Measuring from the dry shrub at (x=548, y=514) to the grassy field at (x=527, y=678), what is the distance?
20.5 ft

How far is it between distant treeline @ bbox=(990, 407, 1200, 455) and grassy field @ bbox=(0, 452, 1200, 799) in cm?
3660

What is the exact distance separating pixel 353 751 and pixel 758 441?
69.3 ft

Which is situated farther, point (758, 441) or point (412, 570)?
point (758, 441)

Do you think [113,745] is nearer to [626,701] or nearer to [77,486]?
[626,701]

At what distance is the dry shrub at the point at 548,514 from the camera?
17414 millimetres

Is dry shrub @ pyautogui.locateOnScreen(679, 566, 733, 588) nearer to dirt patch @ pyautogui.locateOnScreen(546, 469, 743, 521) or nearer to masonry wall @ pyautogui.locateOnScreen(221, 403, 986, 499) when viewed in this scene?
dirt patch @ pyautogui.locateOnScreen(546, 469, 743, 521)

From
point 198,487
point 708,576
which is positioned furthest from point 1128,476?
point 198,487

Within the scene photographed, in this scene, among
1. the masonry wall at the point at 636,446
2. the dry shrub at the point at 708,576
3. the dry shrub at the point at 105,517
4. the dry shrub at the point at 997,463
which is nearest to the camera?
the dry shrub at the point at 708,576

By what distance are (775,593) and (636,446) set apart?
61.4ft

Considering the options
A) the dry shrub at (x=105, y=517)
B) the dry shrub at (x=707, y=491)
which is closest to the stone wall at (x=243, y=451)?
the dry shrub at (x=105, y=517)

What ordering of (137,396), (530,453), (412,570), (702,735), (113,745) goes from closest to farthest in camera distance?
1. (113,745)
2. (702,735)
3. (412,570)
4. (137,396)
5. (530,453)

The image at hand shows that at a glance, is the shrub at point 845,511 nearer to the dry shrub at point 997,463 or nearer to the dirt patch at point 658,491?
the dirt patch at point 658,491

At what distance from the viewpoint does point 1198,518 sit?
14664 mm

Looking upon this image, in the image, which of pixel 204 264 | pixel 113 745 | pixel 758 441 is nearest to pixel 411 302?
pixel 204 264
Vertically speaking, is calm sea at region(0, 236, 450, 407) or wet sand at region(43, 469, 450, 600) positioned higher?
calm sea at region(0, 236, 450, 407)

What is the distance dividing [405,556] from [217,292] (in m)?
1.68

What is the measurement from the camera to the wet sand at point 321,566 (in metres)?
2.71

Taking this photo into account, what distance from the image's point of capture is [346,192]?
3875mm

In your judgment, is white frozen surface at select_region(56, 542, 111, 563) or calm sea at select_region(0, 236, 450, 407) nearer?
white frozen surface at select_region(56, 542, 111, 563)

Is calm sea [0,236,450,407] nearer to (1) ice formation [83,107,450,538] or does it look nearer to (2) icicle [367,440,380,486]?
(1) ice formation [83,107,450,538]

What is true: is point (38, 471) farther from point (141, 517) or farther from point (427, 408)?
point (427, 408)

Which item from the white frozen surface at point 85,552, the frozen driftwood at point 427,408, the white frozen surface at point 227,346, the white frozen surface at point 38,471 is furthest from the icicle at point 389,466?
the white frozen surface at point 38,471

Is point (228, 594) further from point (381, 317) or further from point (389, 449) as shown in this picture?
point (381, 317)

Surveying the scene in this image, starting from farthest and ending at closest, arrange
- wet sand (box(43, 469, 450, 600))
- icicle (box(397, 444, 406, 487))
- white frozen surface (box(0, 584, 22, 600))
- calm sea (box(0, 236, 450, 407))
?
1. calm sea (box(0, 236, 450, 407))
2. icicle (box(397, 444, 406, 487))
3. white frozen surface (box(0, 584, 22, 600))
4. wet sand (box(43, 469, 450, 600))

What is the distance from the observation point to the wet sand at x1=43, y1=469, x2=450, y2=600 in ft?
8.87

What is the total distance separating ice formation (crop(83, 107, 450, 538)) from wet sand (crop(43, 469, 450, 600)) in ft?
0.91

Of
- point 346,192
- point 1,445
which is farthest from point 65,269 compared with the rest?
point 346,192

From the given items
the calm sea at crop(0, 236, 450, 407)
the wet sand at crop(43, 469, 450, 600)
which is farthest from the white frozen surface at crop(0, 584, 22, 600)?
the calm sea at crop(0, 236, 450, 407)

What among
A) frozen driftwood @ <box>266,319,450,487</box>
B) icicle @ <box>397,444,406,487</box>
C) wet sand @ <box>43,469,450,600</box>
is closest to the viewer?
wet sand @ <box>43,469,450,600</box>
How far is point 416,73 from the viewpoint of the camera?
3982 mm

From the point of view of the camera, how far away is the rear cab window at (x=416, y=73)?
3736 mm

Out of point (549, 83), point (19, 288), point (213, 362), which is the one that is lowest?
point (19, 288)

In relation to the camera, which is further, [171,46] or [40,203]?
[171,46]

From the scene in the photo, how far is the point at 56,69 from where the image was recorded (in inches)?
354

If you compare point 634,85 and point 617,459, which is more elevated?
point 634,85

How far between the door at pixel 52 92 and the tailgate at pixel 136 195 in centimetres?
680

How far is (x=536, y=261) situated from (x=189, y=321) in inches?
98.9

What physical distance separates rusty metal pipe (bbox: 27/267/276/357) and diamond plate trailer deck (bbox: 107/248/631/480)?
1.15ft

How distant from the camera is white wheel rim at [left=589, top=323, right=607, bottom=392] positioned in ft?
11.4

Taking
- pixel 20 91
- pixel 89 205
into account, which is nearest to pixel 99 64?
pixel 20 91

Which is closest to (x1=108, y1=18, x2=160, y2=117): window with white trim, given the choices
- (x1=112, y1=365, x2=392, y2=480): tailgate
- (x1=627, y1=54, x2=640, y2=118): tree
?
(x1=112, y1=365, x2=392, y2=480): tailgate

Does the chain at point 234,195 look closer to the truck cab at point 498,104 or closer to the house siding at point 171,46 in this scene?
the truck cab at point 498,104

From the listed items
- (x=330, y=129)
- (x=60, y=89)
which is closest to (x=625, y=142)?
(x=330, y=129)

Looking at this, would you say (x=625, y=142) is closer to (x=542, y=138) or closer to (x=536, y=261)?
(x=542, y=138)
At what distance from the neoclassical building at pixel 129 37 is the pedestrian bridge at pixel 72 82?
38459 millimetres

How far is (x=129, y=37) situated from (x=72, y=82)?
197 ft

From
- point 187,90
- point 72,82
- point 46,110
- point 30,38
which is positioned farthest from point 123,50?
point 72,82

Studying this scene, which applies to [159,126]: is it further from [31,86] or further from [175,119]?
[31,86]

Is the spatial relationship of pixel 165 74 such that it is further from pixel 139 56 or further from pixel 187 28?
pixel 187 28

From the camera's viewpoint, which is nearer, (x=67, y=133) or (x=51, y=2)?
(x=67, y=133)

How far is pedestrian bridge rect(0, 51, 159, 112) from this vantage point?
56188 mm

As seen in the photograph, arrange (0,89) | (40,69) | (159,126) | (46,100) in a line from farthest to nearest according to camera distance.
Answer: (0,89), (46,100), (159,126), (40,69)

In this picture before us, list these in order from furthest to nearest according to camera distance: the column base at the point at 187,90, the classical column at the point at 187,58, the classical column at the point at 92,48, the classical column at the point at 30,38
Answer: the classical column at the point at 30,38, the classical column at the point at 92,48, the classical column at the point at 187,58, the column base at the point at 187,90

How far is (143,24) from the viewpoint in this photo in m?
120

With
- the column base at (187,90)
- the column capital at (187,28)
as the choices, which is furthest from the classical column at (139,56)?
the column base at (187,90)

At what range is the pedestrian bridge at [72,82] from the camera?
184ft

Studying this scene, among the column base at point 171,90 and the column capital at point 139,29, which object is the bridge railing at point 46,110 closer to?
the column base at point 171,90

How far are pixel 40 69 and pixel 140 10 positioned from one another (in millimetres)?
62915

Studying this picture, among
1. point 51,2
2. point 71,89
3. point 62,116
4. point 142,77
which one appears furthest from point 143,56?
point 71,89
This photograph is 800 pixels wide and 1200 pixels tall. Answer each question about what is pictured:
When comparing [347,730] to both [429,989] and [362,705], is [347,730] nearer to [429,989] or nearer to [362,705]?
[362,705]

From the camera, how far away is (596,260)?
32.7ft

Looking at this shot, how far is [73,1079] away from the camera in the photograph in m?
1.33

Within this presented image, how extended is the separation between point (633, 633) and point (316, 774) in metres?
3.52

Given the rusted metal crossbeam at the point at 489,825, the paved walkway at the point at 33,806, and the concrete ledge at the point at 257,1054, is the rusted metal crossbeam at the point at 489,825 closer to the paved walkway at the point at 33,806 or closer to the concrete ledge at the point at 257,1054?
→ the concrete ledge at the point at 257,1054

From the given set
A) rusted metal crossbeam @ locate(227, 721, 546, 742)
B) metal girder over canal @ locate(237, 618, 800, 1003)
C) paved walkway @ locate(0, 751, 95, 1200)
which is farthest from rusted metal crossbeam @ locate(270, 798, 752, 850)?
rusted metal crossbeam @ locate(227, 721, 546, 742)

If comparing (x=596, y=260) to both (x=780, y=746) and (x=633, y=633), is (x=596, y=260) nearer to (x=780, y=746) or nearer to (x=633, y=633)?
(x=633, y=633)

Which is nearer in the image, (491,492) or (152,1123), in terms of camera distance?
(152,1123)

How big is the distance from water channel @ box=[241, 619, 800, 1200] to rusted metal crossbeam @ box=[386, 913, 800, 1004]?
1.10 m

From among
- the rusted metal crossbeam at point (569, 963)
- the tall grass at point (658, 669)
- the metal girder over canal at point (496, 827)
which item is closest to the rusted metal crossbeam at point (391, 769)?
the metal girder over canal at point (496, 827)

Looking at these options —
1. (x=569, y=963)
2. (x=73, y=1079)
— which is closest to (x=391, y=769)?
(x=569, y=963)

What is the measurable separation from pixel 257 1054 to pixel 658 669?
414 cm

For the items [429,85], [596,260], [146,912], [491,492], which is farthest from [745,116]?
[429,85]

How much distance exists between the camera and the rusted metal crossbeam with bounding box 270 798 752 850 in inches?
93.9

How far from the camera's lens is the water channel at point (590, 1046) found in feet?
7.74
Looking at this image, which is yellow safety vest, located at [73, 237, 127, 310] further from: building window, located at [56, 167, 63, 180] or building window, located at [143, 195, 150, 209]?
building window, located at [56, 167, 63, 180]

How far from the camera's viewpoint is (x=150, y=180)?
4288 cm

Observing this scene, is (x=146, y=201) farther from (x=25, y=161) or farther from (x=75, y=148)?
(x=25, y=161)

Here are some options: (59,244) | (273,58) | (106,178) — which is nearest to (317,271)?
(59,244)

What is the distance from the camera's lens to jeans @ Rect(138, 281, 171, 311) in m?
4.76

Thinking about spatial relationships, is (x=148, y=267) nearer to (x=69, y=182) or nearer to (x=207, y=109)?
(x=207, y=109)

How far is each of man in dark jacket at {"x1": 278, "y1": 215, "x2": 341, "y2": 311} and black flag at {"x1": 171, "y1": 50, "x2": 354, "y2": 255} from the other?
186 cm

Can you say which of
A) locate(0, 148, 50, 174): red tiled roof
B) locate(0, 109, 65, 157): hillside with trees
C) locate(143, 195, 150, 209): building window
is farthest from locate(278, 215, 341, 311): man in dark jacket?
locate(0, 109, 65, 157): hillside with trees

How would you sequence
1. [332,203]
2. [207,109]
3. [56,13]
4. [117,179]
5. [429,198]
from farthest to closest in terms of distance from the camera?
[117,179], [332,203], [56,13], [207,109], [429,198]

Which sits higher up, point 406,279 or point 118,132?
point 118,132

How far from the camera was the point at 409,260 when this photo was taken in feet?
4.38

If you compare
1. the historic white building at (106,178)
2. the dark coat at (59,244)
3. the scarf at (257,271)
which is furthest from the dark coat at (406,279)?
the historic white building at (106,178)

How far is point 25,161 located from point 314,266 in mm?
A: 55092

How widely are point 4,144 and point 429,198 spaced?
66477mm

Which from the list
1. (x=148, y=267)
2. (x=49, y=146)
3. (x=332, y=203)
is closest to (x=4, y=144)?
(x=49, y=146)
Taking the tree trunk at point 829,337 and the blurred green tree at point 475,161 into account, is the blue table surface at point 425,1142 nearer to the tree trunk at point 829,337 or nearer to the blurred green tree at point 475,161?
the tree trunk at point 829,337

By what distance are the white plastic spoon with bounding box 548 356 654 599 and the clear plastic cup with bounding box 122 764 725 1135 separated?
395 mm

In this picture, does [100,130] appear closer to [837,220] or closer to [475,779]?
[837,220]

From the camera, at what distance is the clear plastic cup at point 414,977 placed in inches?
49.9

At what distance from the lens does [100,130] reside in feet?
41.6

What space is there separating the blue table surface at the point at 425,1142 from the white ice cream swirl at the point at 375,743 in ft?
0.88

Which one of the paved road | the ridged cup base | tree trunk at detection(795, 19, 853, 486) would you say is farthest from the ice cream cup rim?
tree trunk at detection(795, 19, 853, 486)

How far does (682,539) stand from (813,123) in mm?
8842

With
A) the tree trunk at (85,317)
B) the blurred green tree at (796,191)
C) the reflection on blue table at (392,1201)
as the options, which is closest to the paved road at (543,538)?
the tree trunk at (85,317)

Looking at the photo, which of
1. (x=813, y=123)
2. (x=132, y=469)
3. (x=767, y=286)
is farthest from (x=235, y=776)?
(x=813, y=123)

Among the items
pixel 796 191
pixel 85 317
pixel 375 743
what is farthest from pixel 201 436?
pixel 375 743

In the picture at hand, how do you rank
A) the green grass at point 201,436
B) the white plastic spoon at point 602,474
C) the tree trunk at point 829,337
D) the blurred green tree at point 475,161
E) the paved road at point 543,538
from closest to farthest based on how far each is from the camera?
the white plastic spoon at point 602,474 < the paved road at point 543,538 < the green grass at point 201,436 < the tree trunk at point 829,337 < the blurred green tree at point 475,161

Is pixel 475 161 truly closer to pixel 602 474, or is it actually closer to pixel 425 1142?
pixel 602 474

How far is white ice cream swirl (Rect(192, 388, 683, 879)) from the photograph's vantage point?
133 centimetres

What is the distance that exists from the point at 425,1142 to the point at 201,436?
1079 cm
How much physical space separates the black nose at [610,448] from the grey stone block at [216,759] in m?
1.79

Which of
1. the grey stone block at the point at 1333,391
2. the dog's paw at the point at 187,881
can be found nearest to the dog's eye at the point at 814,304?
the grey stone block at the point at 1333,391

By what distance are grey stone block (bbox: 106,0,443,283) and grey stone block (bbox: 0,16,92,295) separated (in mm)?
....
▶ **JOB**
Rewrite the rows in the stretch from the line containing "Which is situated" through the line containing "17414 millimetres" as a two-column CSV headed text and answer. Give each row one line, with both fields in double quotes and any line breaks turned into spaces.

▶ **EXERCISE RESPONSE**
text,answer
"Which is situated farther, point (758, 441) or point (412, 570)?","point (758, 441)"
"Do you think [113,745] is nearer to [626,701] or nearer to [77,486]?","[626,701]"
"At what distance is the dry shrub at the point at 548,514 from the camera?","17414 millimetres"